[WORK TO COMPLETE] Could you return each line from the one bearing "Among the green" through the last line of the entries, exactly as it stands, with no pictures?

Dataset excerpt:
::::::::

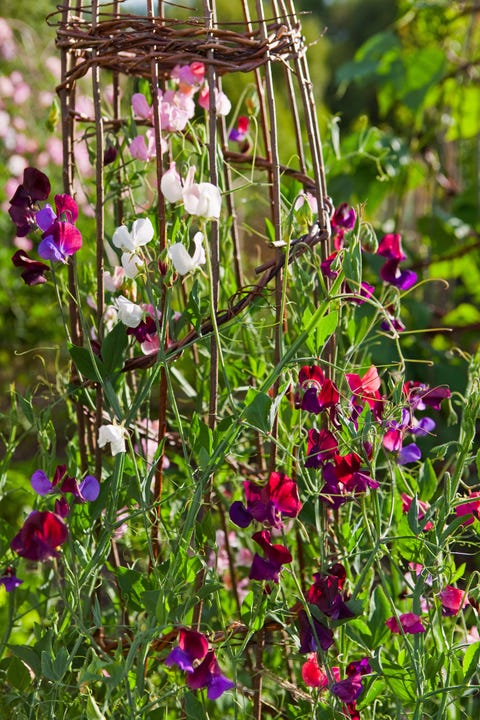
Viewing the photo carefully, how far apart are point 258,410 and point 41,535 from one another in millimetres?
237

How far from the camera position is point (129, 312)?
0.93 m

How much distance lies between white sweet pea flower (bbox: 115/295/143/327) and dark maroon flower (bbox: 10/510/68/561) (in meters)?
0.23

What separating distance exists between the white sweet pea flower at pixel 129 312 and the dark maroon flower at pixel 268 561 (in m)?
0.26

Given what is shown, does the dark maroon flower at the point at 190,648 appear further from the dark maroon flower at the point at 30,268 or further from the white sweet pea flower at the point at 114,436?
the dark maroon flower at the point at 30,268

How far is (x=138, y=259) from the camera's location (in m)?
0.91

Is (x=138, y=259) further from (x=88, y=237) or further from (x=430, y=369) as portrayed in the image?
(x=430, y=369)

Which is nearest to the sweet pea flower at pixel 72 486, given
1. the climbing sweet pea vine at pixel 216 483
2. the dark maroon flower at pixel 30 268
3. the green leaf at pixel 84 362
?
the climbing sweet pea vine at pixel 216 483

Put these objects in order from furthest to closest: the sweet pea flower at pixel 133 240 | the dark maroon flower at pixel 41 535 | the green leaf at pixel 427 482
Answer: the green leaf at pixel 427 482, the sweet pea flower at pixel 133 240, the dark maroon flower at pixel 41 535

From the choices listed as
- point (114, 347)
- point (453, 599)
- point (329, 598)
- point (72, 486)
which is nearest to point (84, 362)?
point (114, 347)

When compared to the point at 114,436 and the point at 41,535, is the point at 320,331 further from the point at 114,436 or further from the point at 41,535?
the point at 41,535

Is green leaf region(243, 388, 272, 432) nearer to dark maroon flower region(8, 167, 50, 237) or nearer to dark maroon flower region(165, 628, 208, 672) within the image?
dark maroon flower region(165, 628, 208, 672)

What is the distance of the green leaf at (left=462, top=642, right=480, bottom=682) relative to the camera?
2.94 feet

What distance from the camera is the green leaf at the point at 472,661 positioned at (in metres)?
0.90

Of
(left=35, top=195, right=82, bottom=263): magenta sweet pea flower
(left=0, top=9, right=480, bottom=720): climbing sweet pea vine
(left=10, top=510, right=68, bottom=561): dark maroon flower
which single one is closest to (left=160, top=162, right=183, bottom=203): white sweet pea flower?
(left=0, top=9, right=480, bottom=720): climbing sweet pea vine
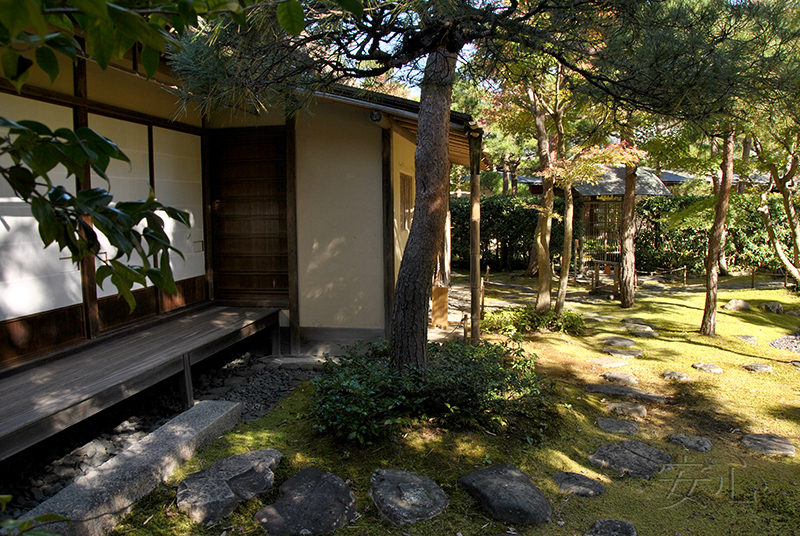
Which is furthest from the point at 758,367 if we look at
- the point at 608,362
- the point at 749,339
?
the point at 608,362

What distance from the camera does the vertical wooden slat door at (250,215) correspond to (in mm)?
7047

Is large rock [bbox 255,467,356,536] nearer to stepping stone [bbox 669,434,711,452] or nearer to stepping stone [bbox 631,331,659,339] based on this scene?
stepping stone [bbox 669,434,711,452]

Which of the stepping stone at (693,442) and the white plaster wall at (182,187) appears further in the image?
the white plaster wall at (182,187)

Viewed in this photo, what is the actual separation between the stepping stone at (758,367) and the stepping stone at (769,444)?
2016 millimetres

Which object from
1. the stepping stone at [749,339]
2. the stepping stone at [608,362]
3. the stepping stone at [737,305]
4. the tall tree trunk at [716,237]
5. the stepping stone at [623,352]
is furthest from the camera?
the stepping stone at [737,305]

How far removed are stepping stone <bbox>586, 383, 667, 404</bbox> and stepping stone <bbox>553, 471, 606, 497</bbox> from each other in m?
2.06

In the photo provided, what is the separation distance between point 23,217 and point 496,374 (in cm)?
408

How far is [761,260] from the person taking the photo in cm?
1306

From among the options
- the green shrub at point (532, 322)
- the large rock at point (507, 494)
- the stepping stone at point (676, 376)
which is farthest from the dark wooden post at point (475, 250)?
the large rock at point (507, 494)

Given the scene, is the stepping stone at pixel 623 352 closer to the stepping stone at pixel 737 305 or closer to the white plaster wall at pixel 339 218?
the white plaster wall at pixel 339 218

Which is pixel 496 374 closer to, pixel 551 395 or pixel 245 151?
pixel 551 395

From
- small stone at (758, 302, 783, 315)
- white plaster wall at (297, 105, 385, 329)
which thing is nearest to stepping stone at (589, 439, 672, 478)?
white plaster wall at (297, 105, 385, 329)

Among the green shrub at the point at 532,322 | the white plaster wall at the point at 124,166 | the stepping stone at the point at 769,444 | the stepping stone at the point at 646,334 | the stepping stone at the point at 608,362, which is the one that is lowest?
the stepping stone at the point at 769,444

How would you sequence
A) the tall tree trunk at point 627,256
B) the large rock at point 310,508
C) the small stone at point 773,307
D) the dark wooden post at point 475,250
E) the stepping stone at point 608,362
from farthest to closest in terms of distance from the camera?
1. the tall tree trunk at point 627,256
2. the small stone at point 773,307
3. the stepping stone at point 608,362
4. the dark wooden post at point 475,250
5. the large rock at point 310,508
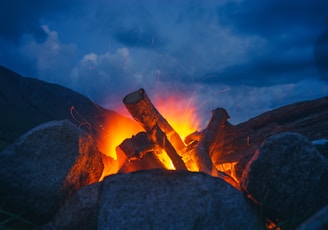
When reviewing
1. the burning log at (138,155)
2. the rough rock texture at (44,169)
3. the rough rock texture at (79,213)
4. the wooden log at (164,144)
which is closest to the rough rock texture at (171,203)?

::::::::

[RESULT OF THIS TASK]
Among the green shrub at the point at 532,322 | the white plaster wall at the point at 124,166 | the stepping stone at the point at 769,444 | the stepping stone at the point at 646,334 | the stepping stone at the point at 608,362, which is the one that is lowest?
the stepping stone at the point at 769,444

How would you sequence
A) the tall tree trunk at point 627,256
B) the large rock at point 310,508
C) the small stone at point 773,307
D) the dark wooden post at point 475,250
E) the stepping stone at point 608,362
from farthest to closest in terms of distance from the camera?
1. the tall tree trunk at point 627,256
2. the small stone at point 773,307
3. the stepping stone at point 608,362
4. the dark wooden post at point 475,250
5. the large rock at point 310,508
When reviewing
1. the burning log at (138,155)
2. the rough rock texture at (44,169)
3. the rough rock texture at (79,213)
4. the wooden log at (164,144)
which is closest to the rough rock texture at (171,203)?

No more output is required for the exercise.